Provided passage:

* * * * * * * * *

# Mack Truck Question



## ServiceOnSite

ok a couple of question about a 82 mack dump truck im looking at buying. First off is the name of the cab. Its off set to one side. I that whats called an r model??
Next is how good of a motor is a 237 ??? only has 70k on a inframe 230k total on truck. 
and last question is what should this truck do top speed safely? can it go on the thruway?
i dont know what the rear end gears are i drove the thing down the road ( its not on the road ) and before i knew it i was in 5th gear. at like 40ish. just wondering how high this thing might spin in the rpms and whats safe. are there any big things to check on this truck known problems, or something that if i miss ill hear " oh man he bought one of those " or " those things only last 40-50 thousand miles before that 3 thousand dollar part breaks "

any info would be great thanks in advance


----------



## lamarbur

I've owned basically IH-Navistar and on a few ocassions, many, many years ago, drove what is called the "U" model Mack that is the offset cab,.. I found that where I live, very hilly area, the 237 was underpowered badly for a dunp truck. Your out Buffalo way, is basically not a bad area and a 237 would fair much better there,.


----------



## blowerman

Mack's off set cab is the DM model. The idea is to give the driver great visibility to the drivers side for backing. As for the 237 motor, not much power and slow on the top end. I had a 93 DM with the 300 motor, just dog slow and by 55 it gave up. Traded it for the KW's and never looked back.


----------



## cat320

blowerman;757866 said:


> Mack's off set cab is the DM model. The idea is to give the driver great visibility to the drivers side for backing. As for the 237 motor, not much power and slow on the top end. I had a 93 DM with the 300 motor, just dog slow and by 55 it gave up. Traded it for the KW's and never looked back.


I have to agree dm, 237 could not get out of it's own way .


----------



## JD Dave

The 237 Mack will do all you need it to do and is hard motor to kill. Mack engines, trannies and rear ends are almost indestructable but they are pretty rough trucks to run. We have an 87 still and it's still runs like new.


----------



## Mr.Penndel

ServiceOnSite;757777 said:


> ok a couple of question about a 82 mack dump truck im looking at buying. First off is the name of the cab. Its off set to one side. I that whats called an r model??
> Next is how good of a motor is a 237 ??? only has 70k on a inframe 230k total on truck.
> and last question is what should this truck do top speed safely? can it go on the thruway?
> i dont know what the rear end gears are i drove the thing down the road ( its not on the road ) and before i knew it i was in 5th gear. at like 40ish. just wondering how high this thing might spin in the rpms and whats safe. are there any big things to check on this truck known problems, or something that if i miss ill hear " oh man he bought one of those " or " those things only last 40-50 thousand miles before that 3 thousand dollar part breaks "
> 
> any info would be great thanks in advance


First off in 82 it was a DM. As far as the 237 it is a great motor and very hard to kill. If you do burn the motor up it should be cheap to rebuild. what pound rears are in it? Also are you going to be the one running it everyday or is a worker of yours?

* * * * * * * * *

Entries:
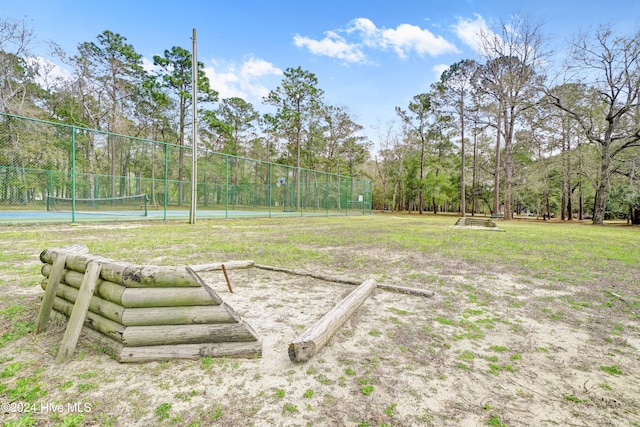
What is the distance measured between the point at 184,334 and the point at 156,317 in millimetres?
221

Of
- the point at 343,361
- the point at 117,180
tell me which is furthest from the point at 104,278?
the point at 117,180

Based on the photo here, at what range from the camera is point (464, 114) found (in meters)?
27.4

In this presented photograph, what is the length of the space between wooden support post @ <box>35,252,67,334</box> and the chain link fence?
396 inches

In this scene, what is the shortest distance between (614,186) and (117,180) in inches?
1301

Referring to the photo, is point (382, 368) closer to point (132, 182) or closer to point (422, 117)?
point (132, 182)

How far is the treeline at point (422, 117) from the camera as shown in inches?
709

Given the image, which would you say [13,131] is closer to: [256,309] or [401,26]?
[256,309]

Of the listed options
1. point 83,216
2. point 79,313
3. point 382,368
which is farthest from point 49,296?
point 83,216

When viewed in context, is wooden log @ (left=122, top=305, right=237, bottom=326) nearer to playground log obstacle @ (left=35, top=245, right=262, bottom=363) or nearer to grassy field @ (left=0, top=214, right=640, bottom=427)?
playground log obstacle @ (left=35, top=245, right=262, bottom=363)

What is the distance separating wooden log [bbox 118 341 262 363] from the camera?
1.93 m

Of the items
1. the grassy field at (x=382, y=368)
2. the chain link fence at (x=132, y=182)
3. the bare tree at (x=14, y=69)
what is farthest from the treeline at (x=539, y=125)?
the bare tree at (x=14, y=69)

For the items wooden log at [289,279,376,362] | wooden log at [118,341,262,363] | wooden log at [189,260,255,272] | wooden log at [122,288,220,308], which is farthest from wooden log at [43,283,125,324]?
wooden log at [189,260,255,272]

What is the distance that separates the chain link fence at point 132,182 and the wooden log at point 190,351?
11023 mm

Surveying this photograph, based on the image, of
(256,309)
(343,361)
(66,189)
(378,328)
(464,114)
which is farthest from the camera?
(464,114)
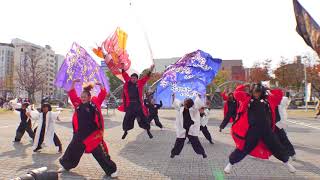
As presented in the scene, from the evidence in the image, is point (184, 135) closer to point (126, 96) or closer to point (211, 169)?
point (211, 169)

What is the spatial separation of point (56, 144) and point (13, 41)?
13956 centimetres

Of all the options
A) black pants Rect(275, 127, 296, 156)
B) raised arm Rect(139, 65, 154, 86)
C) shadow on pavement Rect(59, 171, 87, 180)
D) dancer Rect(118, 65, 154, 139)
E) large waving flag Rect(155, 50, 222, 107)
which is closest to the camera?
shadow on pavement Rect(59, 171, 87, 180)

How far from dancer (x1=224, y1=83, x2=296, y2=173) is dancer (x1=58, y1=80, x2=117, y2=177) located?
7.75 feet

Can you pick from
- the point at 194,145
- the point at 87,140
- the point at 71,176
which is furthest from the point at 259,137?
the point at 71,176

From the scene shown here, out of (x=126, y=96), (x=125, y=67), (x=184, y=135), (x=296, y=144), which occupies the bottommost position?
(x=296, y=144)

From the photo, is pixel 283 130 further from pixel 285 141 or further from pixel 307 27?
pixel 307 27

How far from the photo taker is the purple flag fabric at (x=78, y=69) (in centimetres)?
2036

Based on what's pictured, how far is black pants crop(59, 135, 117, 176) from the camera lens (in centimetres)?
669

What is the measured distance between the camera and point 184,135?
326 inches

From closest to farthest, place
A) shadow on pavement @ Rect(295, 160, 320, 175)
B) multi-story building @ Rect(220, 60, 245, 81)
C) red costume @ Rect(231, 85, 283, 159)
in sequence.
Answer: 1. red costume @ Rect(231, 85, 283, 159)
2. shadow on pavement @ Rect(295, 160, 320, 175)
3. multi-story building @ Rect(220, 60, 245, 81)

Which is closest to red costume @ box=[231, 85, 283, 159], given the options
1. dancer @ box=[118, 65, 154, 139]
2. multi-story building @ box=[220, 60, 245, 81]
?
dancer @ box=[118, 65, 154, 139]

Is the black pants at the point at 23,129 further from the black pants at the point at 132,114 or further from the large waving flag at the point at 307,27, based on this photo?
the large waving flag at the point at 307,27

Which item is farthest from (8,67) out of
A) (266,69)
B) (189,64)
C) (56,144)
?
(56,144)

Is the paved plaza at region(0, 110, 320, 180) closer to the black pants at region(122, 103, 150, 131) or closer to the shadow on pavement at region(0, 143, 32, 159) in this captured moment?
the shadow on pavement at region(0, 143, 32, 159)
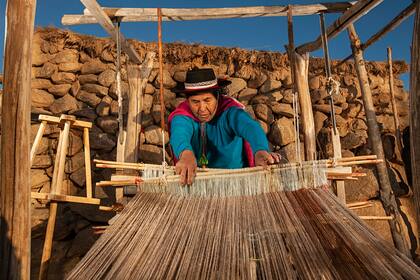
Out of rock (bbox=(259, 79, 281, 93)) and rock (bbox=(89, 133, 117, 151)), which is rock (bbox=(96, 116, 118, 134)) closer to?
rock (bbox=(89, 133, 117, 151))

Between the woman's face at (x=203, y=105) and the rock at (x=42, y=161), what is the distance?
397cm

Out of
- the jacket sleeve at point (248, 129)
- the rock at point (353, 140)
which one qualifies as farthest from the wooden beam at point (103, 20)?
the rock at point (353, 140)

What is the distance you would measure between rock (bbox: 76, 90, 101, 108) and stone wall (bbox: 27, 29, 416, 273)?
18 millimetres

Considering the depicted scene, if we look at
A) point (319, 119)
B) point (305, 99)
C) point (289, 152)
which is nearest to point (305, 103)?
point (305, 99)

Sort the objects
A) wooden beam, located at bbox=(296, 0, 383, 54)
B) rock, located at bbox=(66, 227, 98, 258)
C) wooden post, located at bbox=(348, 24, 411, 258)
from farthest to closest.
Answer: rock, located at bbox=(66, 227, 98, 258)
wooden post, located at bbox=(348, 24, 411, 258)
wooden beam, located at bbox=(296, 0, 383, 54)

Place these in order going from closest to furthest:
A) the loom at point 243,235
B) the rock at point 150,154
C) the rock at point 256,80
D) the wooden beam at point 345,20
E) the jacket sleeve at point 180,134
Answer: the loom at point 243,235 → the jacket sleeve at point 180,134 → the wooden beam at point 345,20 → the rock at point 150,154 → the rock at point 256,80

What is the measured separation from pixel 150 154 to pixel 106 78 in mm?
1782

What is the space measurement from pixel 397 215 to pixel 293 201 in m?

* * * * * * * * *

Written instruction 1:
Repeat the part of the Mack truck thread starting with "I have to agree" and going on through "runs like new.".
Written instruction 2:
Answer these questions from the Mack truck thread:
(a) How many total miles are on the truck being considered for purchase?
(b) What year was the DM that blowerman owned, and which motor did it have?
(c) What year is the Mack that JD Dave says they still have?

Result 1:
I have to agree dm, 237 could not get out of it's own way .


----------



## JD Dave

The 237 Mack will do all you need it to do and is hard motor to kill. Mack engines, trannies and rear ends are almost indestructable but they are pretty rough trucks to run. We have an 87 still and it's still runs like new.

Result 2:
(a) 230k
(b) 93, with the 300 motor
(c) 87